=== Travail demandé ===
1. Trois questions sur l'extrait consacré au sapin de Noël de Roosevelt :
(a) En quelle saison et en quelle année les notables de Calais ont-ils écrit au Président Roosevelt ?
(b) De quelle île le sapin proposé devait-il provenir ?
(c) À quelle période remonte la vue du phare de l'île Sainte-Croix conservée dans les archives NPS ?
2. Pouvez-vous condenser en liste le paragraphe de l'extrait sur le sapin de Roosevelt qui commence par « Un jour d'automne 1941 », sans perdre ses faits essentiels ?
3. Rédigez la suite du récit du sapin de Noël proposé au Président Roosevelt, à partir de la dernière phrase de l'extrait.

Un Noël très Roosevelt

Un jour d'automne 1941, un groupe de notables de Calais, petit village du Maine, adressa une lettre au Président Roosevelt lui proposant un sapin de Noël de l'île Sainte-Croix pour décorer la Maison-Blanche. Parmi eux figuraient l'éminent historien Ned Lamb ainsi que les hommes d'affaires John Trimble et Arthur Unobskey, qui étaient bien loin de se douter des événements trépidants qui allaient s'ensuivre.

 
Historic photo of island shoreline with buildings and fence
Le phare de l'Île Sainte-Croix, années 1900

Archives NPS

.

 
Île Sainte-Croix gardien de phare et de la femme avec l'arbre de Noël pour le Président.
Le gardien du phare de Sainte-Croix et sa femme devant le sapin de Noël du Président Roosevelt.

Saint Croix Historical Society

(Traduit de l'anglais)

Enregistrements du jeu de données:
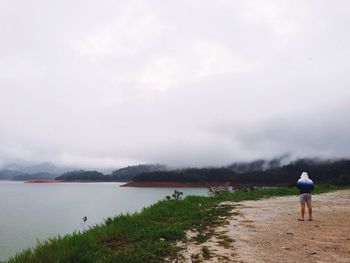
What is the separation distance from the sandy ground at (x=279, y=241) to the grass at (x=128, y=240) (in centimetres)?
54

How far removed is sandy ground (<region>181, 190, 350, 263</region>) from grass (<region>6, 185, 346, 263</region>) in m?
0.54

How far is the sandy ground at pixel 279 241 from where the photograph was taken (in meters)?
8.22

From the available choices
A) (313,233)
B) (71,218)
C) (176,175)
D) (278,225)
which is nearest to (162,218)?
(278,225)

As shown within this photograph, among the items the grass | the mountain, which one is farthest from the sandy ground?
the mountain

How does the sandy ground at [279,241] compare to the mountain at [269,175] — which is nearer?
the sandy ground at [279,241]

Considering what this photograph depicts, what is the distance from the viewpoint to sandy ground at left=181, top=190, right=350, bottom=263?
324 inches

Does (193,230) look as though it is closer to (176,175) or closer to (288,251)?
(288,251)

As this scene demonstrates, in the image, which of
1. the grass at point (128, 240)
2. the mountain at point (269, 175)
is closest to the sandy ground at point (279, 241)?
the grass at point (128, 240)

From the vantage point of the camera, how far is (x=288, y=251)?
28.6ft

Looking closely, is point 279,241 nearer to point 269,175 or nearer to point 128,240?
point 128,240

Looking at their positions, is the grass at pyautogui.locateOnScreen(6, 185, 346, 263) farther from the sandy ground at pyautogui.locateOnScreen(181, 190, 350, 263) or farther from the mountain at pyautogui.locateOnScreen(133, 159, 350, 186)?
the mountain at pyautogui.locateOnScreen(133, 159, 350, 186)

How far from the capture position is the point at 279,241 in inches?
389

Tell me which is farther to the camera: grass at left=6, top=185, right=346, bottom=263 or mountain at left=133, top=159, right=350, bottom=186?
mountain at left=133, top=159, right=350, bottom=186

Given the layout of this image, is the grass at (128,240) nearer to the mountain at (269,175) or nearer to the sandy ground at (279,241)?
the sandy ground at (279,241)
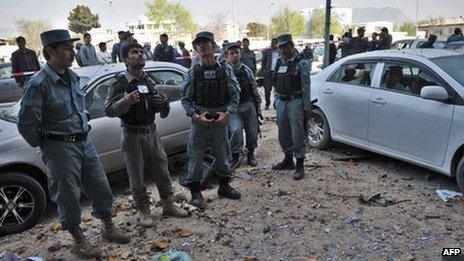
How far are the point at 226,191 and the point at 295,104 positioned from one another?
4.60ft

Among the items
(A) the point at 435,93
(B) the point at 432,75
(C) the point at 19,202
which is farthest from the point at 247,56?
(C) the point at 19,202

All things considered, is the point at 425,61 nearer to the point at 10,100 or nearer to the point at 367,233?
the point at 367,233

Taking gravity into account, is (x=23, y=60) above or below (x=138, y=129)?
above

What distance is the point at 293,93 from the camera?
17.9 ft

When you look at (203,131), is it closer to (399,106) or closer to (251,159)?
(251,159)

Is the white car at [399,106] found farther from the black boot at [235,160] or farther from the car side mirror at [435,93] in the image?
the black boot at [235,160]

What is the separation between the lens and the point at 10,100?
13.1m

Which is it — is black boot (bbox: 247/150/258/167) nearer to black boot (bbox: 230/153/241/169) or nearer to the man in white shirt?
black boot (bbox: 230/153/241/169)

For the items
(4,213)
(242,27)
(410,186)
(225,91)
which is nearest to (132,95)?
(225,91)

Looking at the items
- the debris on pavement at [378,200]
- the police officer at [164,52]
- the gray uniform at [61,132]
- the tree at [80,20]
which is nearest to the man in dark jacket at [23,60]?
the police officer at [164,52]

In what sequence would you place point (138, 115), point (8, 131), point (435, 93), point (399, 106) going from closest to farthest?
point (138, 115) → point (8, 131) → point (435, 93) → point (399, 106)

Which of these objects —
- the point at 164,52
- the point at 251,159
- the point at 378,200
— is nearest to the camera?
the point at 378,200

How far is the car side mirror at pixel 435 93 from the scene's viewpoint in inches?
185

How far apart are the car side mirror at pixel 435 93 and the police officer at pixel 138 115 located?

=== Réponses attendues ===
1.
(a) À l'automne 1941.
(b) De l'île Sainte-Croix.
(c) Aux années 1900.

2.
- À l'automne 1941, des notables de Calais, petit village du Maine, écrivent au Président Roosevelt.
- Ils lui proposent un sapin de Noël de l'île Sainte-Croix pour décorer la Maison-Blanche.
- Parmi eux figurent l'historien Ned Lamb ainsi que les hommes d'affaires John Trimble et Arthur Unobskey.
- Ils ne se doutent pas des événements trépidants qui vont suivre.

3.
La Maison-Blanche, le 28 novembre 1941

Nous serions en effet très heureux d'avoir un sapin de Noël provenant de cette île près de Calais, dans le Maine. Nous aurions alors l'impression d'avoir quelque chose de « chez nous ». Comme vous le savez, cela fait cinquante ans que je fréquente la région du fleuve Sainte-Croix, jusqu'à Calais et au-delà, et j'en connais les moindres détours. À ce propos, j'en profite pour souligner que le site où de Monts et Champlain ont installé leur colonie n'a jamais été établi avec certitude. J'aimerais que vous réunissiez quelques membres de la Société historique du Maine, et peut-être aussi solliciter une Société historique du Nouveau-Brunswick, afin de déterminer ce point une fois pour toutes. Plusieurs îles, notamment celle qui constitue le port de Saint-Andrews, au Nouveau‑Brunswick, se targuent d'être l'heureuse élue. Pour autant que je sache, aucune fouille exhaustive n'a été entreprise pour exhumer des fondations, des objets en étain ou d'autres vestiges. Il doit bien en exister quelque part.

Je me réjouis à l'idée de recevoir un sapin venant du site où le premier Noël des côtes septentrionales des États-Unis a été célébré.

Veuillez recevoir, Messieurs, l'assurance de mes sentiments distingués,

Franklin D. Roosevelt

 
Roosevelt et famille devant l'arbre de Noël de Sainte-Croix en 1941.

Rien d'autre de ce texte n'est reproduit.